● **Required tasks**
#1 Answer these questions using the Italian schools project description:
(a) Into what format is the complex source data to be transformed?
(b) What English term is given for the word Tipologia?
(c) According to the caption, what does Figure 1 show?
#2 Edit the Italian schools project description by writing out everything from "- School Type" down to "or demographic studies.", with "starting point" replaced by "baseline".
#3 Pick up the Italian schools project description after its last sentence and continue it.

● **Extract provided**
****
🇮🇹 Italian Schools Analysis Project (2025)
🎯 1 Project Objectives
This analysis project aims to provide a clear, structured framework for exploring and interpreting the raw data on Italian public schools. The primary goals are:
- Data Normalization: To transform the complex source data into an easily consumable, relational Excel format, facilitating further analysis and custom querying by end-users.
- Geographical Distribution: To analyze the concentration and distribution of educational institutions across Italy’s regions and provinces, identifying potential regional disparities.
- School Type Profiling: To categorize and compare the number of institutions based on their Tipologia (school type) to profile the educational system’s structure.
- Foundation for Further Study: To serve as a validated and reliable starting point for further socio-economic or demographic studies.
🖼️ 2 Project Overview
This image represents the final result of the analysis, specifically the Choropleth Map showing the “Distribuzione scuole statali nelle regioni italiane” (Distribution of state schools in Italian regions):

Figure 1: Choropleth map showing the distribution of state schools in Italian regions.
****
● **Data excerpts**
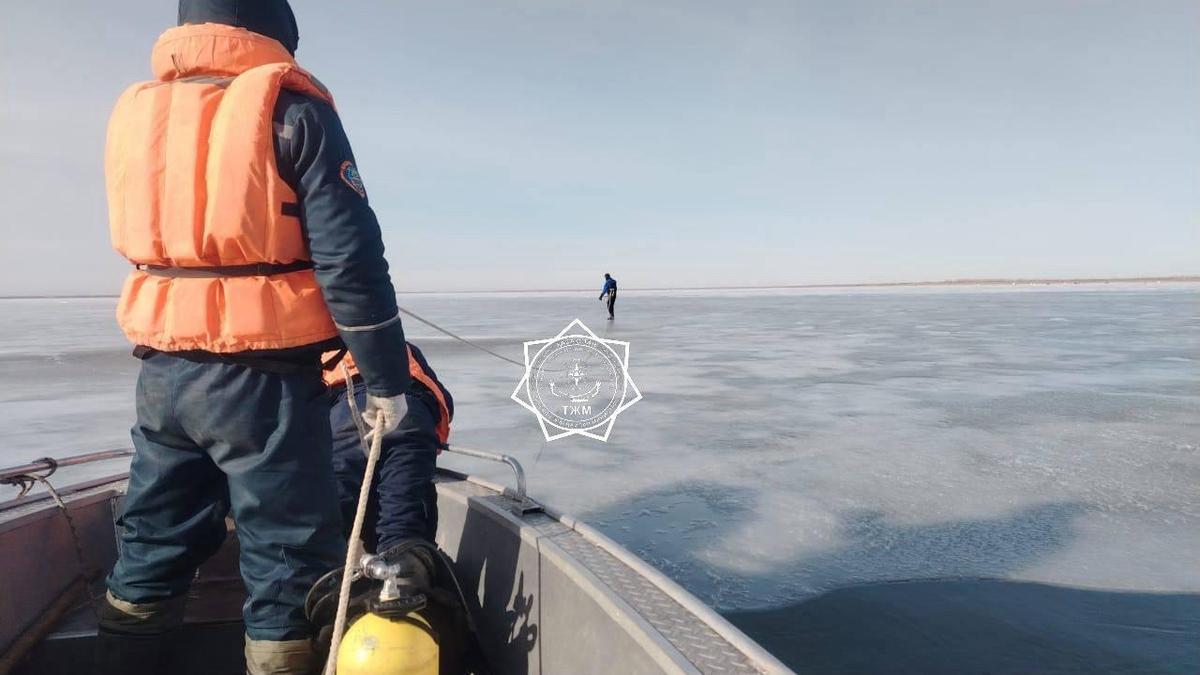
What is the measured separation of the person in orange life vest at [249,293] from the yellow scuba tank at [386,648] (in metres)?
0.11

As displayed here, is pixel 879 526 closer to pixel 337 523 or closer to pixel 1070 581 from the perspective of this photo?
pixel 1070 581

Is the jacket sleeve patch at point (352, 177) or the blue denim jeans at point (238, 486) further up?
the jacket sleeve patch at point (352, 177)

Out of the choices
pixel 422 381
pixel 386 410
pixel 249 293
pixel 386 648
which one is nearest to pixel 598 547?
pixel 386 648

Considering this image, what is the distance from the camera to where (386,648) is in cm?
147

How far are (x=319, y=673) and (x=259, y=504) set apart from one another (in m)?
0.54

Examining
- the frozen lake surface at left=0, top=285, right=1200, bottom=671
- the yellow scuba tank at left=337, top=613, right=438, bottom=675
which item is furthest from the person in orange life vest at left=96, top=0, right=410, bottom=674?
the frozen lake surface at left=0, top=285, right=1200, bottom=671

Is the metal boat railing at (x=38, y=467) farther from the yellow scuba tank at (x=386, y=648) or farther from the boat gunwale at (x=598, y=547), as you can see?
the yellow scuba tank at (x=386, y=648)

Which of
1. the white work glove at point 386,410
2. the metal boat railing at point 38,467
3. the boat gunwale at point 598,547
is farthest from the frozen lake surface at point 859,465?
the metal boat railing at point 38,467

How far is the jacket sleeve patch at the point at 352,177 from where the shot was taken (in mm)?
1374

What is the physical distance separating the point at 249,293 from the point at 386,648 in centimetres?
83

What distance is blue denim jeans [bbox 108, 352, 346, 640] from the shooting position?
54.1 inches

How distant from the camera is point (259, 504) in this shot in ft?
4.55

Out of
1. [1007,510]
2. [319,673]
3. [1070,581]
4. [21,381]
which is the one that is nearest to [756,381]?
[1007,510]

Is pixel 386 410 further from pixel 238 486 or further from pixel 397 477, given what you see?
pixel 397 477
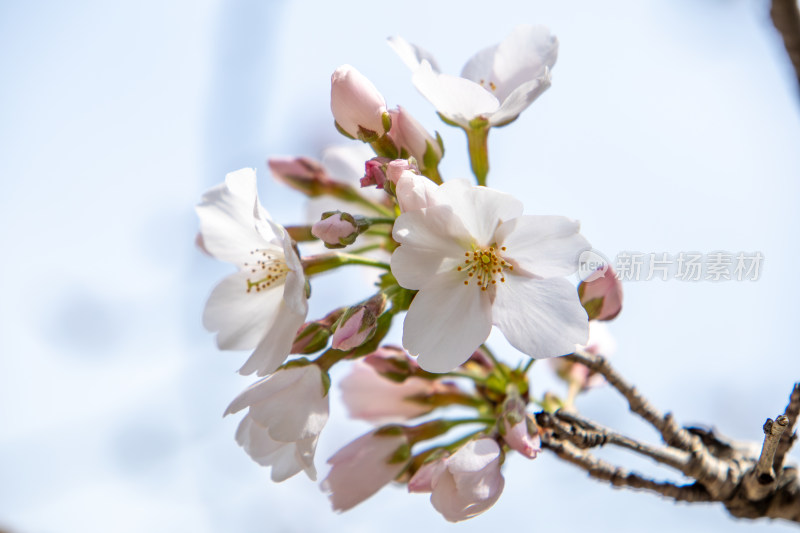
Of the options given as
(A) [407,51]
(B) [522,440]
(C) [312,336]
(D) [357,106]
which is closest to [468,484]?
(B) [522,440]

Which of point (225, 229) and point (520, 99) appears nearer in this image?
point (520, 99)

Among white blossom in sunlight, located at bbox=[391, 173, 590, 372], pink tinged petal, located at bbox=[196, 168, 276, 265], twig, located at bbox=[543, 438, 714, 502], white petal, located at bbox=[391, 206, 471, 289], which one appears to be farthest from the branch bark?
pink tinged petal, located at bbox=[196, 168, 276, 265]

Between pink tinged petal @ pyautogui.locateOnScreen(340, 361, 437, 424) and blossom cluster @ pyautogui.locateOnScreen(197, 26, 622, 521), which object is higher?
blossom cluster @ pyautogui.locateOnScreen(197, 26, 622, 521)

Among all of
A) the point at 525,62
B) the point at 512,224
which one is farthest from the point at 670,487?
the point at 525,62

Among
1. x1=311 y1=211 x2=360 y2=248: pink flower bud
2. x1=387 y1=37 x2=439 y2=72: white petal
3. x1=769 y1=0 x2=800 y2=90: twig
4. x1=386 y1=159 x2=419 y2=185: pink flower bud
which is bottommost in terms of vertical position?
****
● **The results**
#1
(a) An easily consumable, relational Excel format.
(b) School type.
(c) A choropleth map showing the distribution of state schools in Italian regions.

#2
- School Type Profiling: To categorize and compare the number of institutions based on their Tipologia (school type) to profile the educational system’s structure.
- Foundation for Further Study: To serve as a validated and reliable baseline for further socio-economic or demographic studies.

#3
📊 3 Data Source Overview
The analysis is based on the following initial file:
File: School_Analysis.xlsx
This file contains information for 51,091 public schools in Italy for the academic year 2025/2026. The Excel file is structured across 4 sheets: scuole, tipologie, comuni, and province.
3.1 Origin and Adaptation
The data was adapted and simplified from the original CSV file:
SCUANAGRAFESTAT20252620250901.csv
The source data is openly published by the Ministry of Education (MIUR).
Source Link: Dati Istruzione (MIUR) - Distribuzione 2025/2026 (To download the original CSV file, click on “Distribuzione per ANNOSCOLASTICO 202526” on the source page.)
🏛️ 4 Main Data Sheet: “scuole”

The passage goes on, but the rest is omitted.